Bejun Mehta (Orlando) et Sophie Karthäuser (Angelica)
René Jacobs, qui, parmi les chefs
baroques, est l’un des rares à ne pas diriger son propre ensemble, cela pour
des raisons d’enrichissement mutuel musiciens/chef, a choisi pour cette
production un jeune ensemble belge fondé en 2005 sur le modèle du Freiburger
Barockorchester, de l’Akademie für Alte Musik Berlin et du Concerto Köln que
Jacobs dirige régulièrement. Il s’agit du Baroque Orchestra B’Rock (B pour
Baroque et Belge) basé à Gand dont le
noyau dur compte une vingtaine de musiciens belges et étrangers qui entendent
se concentrer sur l’exécution axée sur l’intensité expressive. Une formation
d’excellence qui, sous la direction dramatique et supérieurement ressentie de
Jacobs, exalte des sonorités larges, amples, contrastées, sensuelles et
lumineuses magnifiées par un jeu précis et sûr, un allant et une homogénéité
parfaite. Particulièrement équilibrée, la répartition des masses dans la fosse
se fonde sur la symétrie et la stéréophonie, avec un ample continuo formé de
chaque côté d’un clavecin et de deux contrebasses, au centre de deux luths et d’une
harpe, tandis que les violoncelles et les altos sont à droite du chef et les violons
à sa gauche, le tout enveloppant subtilement l’ensemble de l’espace du théâtre de
la Monnaie. Autre superbe idée, les deux violes d’amour jouant depuis une loge du
second balcon côté cour au-dessus de la fosse dans l’admirable aria du troisième acte dans laquelle
Orlando recouvre la raison qui couvrent un peu la voix de Bejun Mehta lorsqu’il
s’exprime dans les nuances piano,
mais, s’agissant d’instruments de magie envoyés par Zoroastre depuis l’au-delà,
ils est évident qu’ils ne peuvent que représenter la force de la musique.
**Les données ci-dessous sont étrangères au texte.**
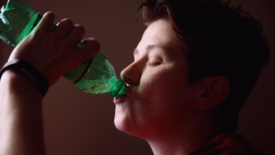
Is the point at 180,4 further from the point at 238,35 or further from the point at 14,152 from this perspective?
the point at 14,152

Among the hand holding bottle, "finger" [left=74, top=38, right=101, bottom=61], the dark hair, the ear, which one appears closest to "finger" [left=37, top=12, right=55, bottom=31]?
the hand holding bottle

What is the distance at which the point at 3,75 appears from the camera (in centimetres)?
59

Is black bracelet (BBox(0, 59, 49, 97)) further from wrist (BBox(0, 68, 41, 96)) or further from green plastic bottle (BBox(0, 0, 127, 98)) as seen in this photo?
green plastic bottle (BBox(0, 0, 127, 98))

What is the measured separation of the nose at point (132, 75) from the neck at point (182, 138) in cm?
21

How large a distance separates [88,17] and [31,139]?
1241mm

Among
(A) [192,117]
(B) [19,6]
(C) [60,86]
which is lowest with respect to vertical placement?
(C) [60,86]

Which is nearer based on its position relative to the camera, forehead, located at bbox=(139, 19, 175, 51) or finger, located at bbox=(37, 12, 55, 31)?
finger, located at bbox=(37, 12, 55, 31)

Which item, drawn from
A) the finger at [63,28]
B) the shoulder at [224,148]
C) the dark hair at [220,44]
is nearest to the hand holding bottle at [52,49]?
the finger at [63,28]

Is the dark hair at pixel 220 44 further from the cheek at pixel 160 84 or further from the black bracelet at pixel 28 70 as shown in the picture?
the black bracelet at pixel 28 70

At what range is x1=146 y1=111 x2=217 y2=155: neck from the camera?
859mm

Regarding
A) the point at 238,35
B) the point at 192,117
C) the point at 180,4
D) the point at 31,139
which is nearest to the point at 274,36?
the point at 238,35

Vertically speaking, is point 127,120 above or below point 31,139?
below

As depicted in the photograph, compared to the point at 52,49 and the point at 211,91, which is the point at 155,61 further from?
the point at 52,49

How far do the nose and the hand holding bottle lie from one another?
7.2 inches
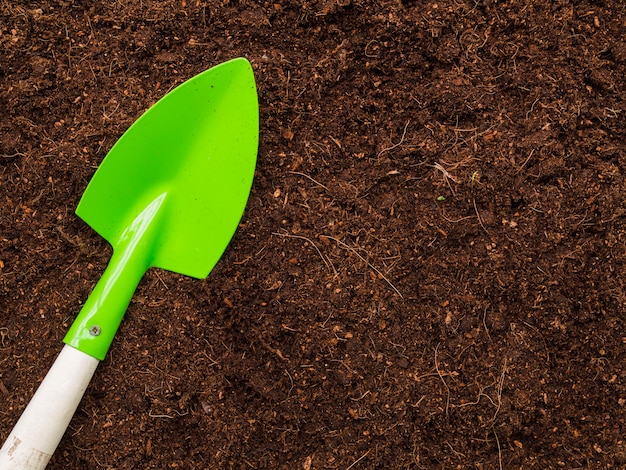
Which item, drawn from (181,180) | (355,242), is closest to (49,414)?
(181,180)

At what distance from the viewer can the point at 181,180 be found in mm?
1072

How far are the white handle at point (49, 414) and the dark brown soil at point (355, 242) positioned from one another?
0.29 ft

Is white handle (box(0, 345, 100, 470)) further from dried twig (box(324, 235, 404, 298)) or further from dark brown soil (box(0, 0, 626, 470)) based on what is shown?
dried twig (box(324, 235, 404, 298))

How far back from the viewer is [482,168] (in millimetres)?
1093

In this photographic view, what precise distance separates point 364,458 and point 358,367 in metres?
0.17

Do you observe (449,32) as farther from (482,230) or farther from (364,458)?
(364,458)

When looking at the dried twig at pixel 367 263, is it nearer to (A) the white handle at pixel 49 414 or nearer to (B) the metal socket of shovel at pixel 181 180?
(B) the metal socket of shovel at pixel 181 180

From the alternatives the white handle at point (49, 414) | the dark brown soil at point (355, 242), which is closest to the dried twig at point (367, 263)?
the dark brown soil at point (355, 242)

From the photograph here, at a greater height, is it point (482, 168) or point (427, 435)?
point (482, 168)

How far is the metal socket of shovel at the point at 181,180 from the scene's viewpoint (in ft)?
3.41

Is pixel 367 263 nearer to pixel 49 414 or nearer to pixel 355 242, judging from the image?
pixel 355 242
Le
contre-ténor américain, qui s’exprime dans l’aigu de sa tessiture avec des pianissimi d’une douceur extrême et qui
s’impose comme un remarquable comédien, campe un Orlando bouleversant de
vérité. A l’instar de la séduisante soprano belge Sophie Karthäuser, Angelica
perdue et éperdue, tortueuse et torturée, d’une exquise sincérité, de la soprano coréenne Sunhae Im,
Dorinda, toute de fraîcheur et de spontanéité, ainsi que de la mezzo-soprano suédoise
Kristina Hammarström, Medoro généreux et fébrile, tandis que la basse allemande
Konstantin Wolff est un Zoroastro noble et altier aux vocalises sûres et au
timbre clair.
Bruno Serrou
Photos : (c) Bernd Uhlig/Théâtre de La Monnaie de Bruxelles
Cher Monsieur Serrou, Merci pour vos analyses et critiques, toujours si éclairantes. J'aurais juste une question: vous dites qu'Orlando est "plus couru" que la Didone. Certes ! Mais par rapport au chef-d'oeuvre que c'est, ne trouvez-vous pas qu'Orlando reste très nettement sous-produit par rapport à d'autres ouvrages de Haendel moins réussis ? Vous qui avez une vision plus "globale" que moi, peut-être pourrez-vous me corriger mais j'ai l'impression qu'il n'y a eu que 3 productions de cet ouvrage en France ces 20 dernières années (et peut-être sur une plus longue période, car je n'ai pas encore pu trouver d'archives remontant plus haut). Merci d'avance de vos lumières.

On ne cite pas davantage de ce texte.